TRECHO:
A subsistência também implica levar em consideração os mundos vivos, que têm capacidades regenerativas que em grande parte podem prescindir da mão humana, e com os quais interagimos. Esses mundos vegetais, animais, minerais e orgânicos têm sua própria temporalidade e suas próprias restrições. A subsistência, portanto, nos afasta da ideia do domínio humano sobre a capacidade de reprodução da vida.
Isso tem implicações em termos de trabalho. O reforço das interdependências entre as atividades humanas e não humanas permite reduzir a imposição da produção. O antropólogo estadunidense Marshall Sahlins demonstrou isso: as sociedades de subsistência não são economias de sobrevivência; elas podem ser sociedades da abundância. Maria Mies, por ter crescido na fazenda, depois compartilhado o cotidiano dos camponeses indígenas em suas pesquisas de sociologia, também o demonstra: viver em um ambiente de convivência com animais de fazenda permite ocupar-se da alimentação dos animais e de muitas outras tarefas, integrando as crianças e os idosos nesta forma de estar no mundo. A subsistência é um tempo compartilhado.
A noção de subsistência também envolve uma reflexão sobre a organização coletiva. Uma “perspectiva de subsistência”, para usar a expressão homônima de um livro de Veronika Bennholdt-Thomsen e Maria Mies, reconhece a existência do tempo para o debate sobre assuntos comuns enquanto o trabalho em si está sendo realizado. As pessoas debatem em terreno familiar, no momento em que a subsistência está sendo produzida. Isso levanta a questão das arenas de tomada de decisão e do modo de governo promovidos por nossas democracias, que, por outro lado, separam os espaços de trabalho, os espaços privados e os espaços públicos. Ao especializar os espaços, privatizamos em todos os aspectos os debates cruciais que ocorrem na trivialidade do cotidiano e são, por esse fato, inclusivos.

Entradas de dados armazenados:
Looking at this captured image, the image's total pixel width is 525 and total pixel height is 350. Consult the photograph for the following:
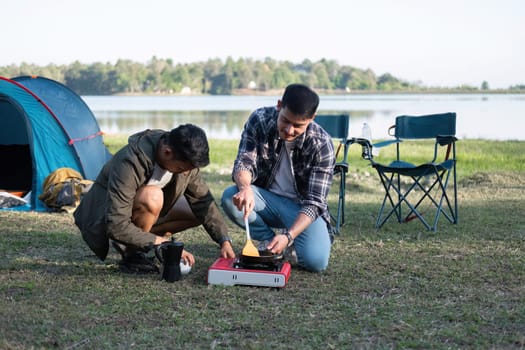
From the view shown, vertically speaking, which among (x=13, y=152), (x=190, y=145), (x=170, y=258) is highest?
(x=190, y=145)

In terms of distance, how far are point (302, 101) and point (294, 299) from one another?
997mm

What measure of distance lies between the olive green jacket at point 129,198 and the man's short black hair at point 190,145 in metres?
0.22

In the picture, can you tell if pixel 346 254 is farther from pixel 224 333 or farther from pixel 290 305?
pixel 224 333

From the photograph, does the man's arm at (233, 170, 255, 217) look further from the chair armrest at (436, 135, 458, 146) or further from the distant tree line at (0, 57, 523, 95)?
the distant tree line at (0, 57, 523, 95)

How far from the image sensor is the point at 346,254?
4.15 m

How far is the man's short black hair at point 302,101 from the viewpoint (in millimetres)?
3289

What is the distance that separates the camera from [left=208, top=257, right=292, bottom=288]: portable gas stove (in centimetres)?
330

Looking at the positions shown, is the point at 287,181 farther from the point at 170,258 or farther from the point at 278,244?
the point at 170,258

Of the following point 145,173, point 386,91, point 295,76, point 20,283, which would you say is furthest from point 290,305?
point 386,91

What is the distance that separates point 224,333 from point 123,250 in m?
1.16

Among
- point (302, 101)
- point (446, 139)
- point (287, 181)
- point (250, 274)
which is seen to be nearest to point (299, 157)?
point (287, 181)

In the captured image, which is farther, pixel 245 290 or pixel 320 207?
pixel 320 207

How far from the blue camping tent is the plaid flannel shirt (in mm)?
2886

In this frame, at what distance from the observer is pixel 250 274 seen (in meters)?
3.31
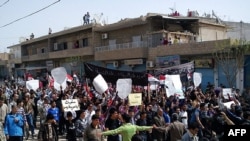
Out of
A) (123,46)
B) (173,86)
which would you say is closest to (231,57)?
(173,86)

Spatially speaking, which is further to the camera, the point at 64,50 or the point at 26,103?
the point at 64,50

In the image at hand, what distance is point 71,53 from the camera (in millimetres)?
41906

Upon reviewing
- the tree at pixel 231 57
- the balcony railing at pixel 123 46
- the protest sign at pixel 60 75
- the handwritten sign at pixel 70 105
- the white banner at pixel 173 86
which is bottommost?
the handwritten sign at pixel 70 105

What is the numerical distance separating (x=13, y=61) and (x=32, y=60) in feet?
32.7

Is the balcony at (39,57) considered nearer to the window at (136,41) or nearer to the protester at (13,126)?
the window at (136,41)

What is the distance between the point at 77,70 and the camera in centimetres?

--

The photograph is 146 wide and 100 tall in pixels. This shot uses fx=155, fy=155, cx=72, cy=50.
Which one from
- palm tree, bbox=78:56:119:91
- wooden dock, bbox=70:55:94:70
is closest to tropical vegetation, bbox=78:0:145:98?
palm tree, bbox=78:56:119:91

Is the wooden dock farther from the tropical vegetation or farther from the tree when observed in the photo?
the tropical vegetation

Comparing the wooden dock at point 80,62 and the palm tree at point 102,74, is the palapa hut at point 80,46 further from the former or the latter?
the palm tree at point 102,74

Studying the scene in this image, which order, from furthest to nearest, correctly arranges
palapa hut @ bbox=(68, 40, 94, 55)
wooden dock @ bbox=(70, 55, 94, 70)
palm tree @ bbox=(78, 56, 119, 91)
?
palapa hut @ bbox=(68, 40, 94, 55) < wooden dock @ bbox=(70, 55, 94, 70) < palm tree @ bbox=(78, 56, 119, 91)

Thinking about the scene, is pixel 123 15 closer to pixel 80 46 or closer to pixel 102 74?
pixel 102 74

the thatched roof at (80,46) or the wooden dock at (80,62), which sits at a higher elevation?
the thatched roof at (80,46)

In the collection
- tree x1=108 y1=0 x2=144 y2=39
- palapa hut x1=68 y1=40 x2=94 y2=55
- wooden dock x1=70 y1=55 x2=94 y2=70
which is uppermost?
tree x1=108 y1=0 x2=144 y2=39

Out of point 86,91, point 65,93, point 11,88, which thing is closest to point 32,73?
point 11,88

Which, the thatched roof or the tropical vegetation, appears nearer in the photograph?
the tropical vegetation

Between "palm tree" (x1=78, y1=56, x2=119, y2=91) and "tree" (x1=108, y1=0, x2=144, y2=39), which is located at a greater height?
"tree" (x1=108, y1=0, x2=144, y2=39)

O QUE FAZER: Liste todas as pessoas citadas pelo nome no trecho sobre subsistência.

RESPOSTA: Marshall Sahlins; Maria Mies; Veronika Bennholdt-Thomsen.